Speaking at the commencement of thedisbursements to the first set of beneficiaries of AGSMEIS fund in Abuja last week, the CBNGovernor, Mr. Godwin Emefiele said: “As at today, the size of the Fund stands at about N26 billion and this is expected to exceed N60 billion by June 2018. I am therefore very delighted that we have come to this stage where we are ready to begin the disbursement of these funds to deserving beneficiaries.
“These beneficiaries are youths who have been trained on various entrepreneurship, vocational and management skills across the country by Entrepreneurship Development Institutions and Centres, such as Fate Foundation, Lagos Business School, House of Tara and Thrive Agric. Upon completion of their vocational training, the specific implements needed to practice their vocations, are procured under the scheme.

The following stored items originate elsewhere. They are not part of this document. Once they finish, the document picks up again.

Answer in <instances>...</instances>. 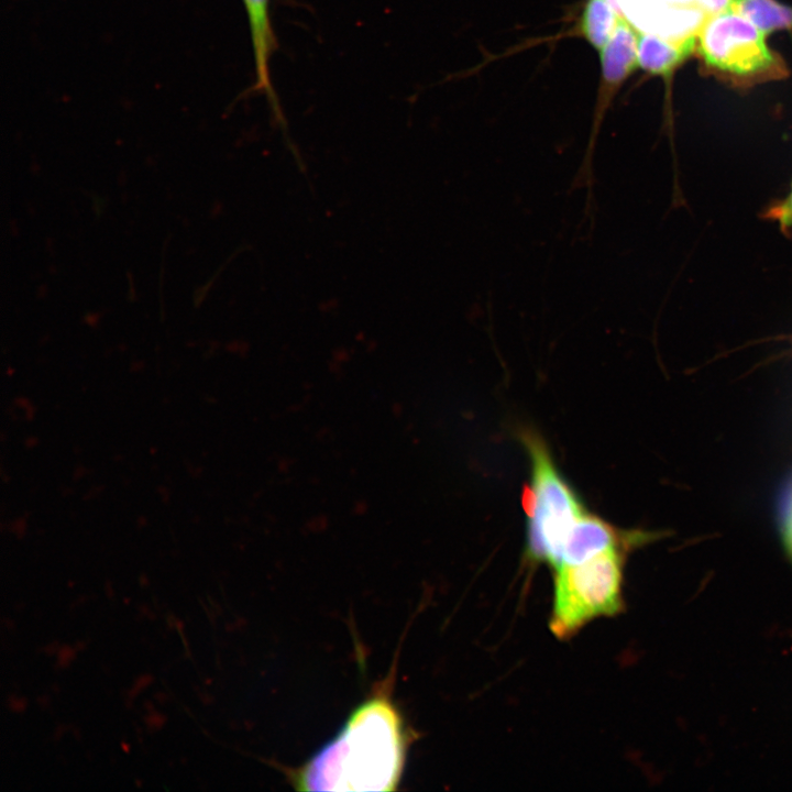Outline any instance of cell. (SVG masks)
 <instances>
[{
  "mask_svg": "<svg viewBox=\"0 0 792 792\" xmlns=\"http://www.w3.org/2000/svg\"><path fill=\"white\" fill-rule=\"evenodd\" d=\"M407 750L405 724L386 693L350 714L338 735L295 770L299 791H394Z\"/></svg>",
  "mask_w": 792,
  "mask_h": 792,
  "instance_id": "obj_1",
  "label": "cell"
},
{
  "mask_svg": "<svg viewBox=\"0 0 792 792\" xmlns=\"http://www.w3.org/2000/svg\"><path fill=\"white\" fill-rule=\"evenodd\" d=\"M628 549L613 547L575 564L554 569L550 629L568 639L598 617L624 609V566Z\"/></svg>",
  "mask_w": 792,
  "mask_h": 792,
  "instance_id": "obj_2",
  "label": "cell"
},
{
  "mask_svg": "<svg viewBox=\"0 0 792 792\" xmlns=\"http://www.w3.org/2000/svg\"><path fill=\"white\" fill-rule=\"evenodd\" d=\"M524 440L531 461V483L522 498L528 516L527 554L554 568L566 536L586 509L556 468L544 443L530 435Z\"/></svg>",
  "mask_w": 792,
  "mask_h": 792,
  "instance_id": "obj_3",
  "label": "cell"
},
{
  "mask_svg": "<svg viewBox=\"0 0 792 792\" xmlns=\"http://www.w3.org/2000/svg\"><path fill=\"white\" fill-rule=\"evenodd\" d=\"M765 36L752 22L727 8L704 21L695 50L706 68L737 85L782 78L788 69L769 50Z\"/></svg>",
  "mask_w": 792,
  "mask_h": 792,
  "instance_id": "obj_4",
  "label": "cell"
},
{
  "mask_svg": "<svg viewBox=\"0 0 792 792\" xmlns=\"http://www.w3.org/2000/svg\"><path fill=\"white\" fill-rule=\"evenodd\" d=\"M638 32L666 38L696 35L704 21L730 0H609Z\"/></svg>",
  "mask_w": 792,
  "mask_h": 792,
  "instance_id": "obj_5",
  "label": "cell"
},
{
  "mask_svg": "<svg viewBox=\"0 0 792 792\" xmlns=\"http://www.w3.org/2000/svg\"><path fill=\"white\" fill-rule=\"evenodd\" d=\"M639 32L620 16L616 30L601 54V81L598 89L595 124L601 119L628 76L638 67Z\"/></svg>",
  "mask_w": 792,
  "mask_h": 792,
  "instance_id": "obj_6",
  "label": "cell"
},
{
  "mask_svg": "<svg viewBox=\"0 0 792 792\" xmlns=\"http://www.w3.org/2000/svg\"><path fill=\"white\" fill-rule=\"evenodd\" d=\"M249 25L254 63V90L277 106L271 62L276 50V36L271 18V0H242Z\"/></svg>",
  "mask_w": 792,
  "mask_h": 792,
  "instance_id": "obj_7",
  "label": "cell"
},
{
  "mask_svg": "<svg viewBox=\"0 0 792 792\" xmlns=\"http://www.w3.org/2000/svg\"><path fill=\"white\" fill-rule=\"evenodd\" d=\"M696 35L666 38L649 33L638 35V67L668 77L694 51Z\"/></svg>",
  "mask_w": 792,
  "mask_h": 792,
  "instance_id": "obj_8",
  "label": "cell"
},
{
  "mask_svg": "<svg viewBox=\"0 0 792 792\" xmlns=\"http://www.w3.org/2000/svg\"><path fill=\"white\" fill-rule=\"evenodd\" d=\"M619 19L609 0H587L580 19V34L601 51L612 37Z\"/></svg>",
  "mask_w": 792,
  "mask_h": 792,
  "instance_id": "obj_9",
  "label": "cell"
},
{
  "mask_svg": "<svg viewBox=\"0 0 792 792\" xmlns=\"http://www.w3.org/2000/svg\"><path fill=\"white\" fill-rule=\"evenodd\" d=\"M728 8L748 19L765 34L792 29V7L776 0H730Z\"/></svg>",
  "mask_w": 792,
  "mask_h": 792,
  "instance_id": "obj_10",
  "label": "cell"
},
{
  "mask_svg": "<svg viewBox=\"0 0 792 792\" xmlns=\"http://www.w3.org/2000/svg\"><path fill=\"white\" fill-rule=\"evenodd\" d=\"M783 537H784V543L792 556V501L787 507V510L784 513L783 517Z\"/></svg>",
  "mask_w": 792,
  "mask_h": 792,
  "instance_id": "obj_11",
  "label": "cell"
}]
</instances>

“The beneficiaries’ details including their Biometric Verification Numbers (BVN) are forwarded to the deposit money banks to confirm that they are their customers before accessing the fund.”
The rate of inflation recorded its sharpest decline of 0.99 percentage points in 11 months, dropping from 14.33 per cent in February 2018 to 13.34 per cent in March, the National Bureau of Statistics (NBS) disclosed last week.
According to the NBS, the Consumer Price Index (CPI), which measures inflation, stood at 13.34 per cent (year-on-year) in March 2018, but the Composite Food Index rose by 16.08 per cent (year-on-year) during the month under review, down from 17.59 per cent recorded in February.
On a month-on-month basis, the food sub-index increased by 0.90 percent in March 2018, up by 0.05 percentage points from 0.85 per cent in February.
The average annual rate of change of the food sub-index for the 12-month period ending March 2018 over the previous 12-month average was 19.29 per cent, 0.23 per cent points from the average annual rate of change recorded in February (19.52 per cent).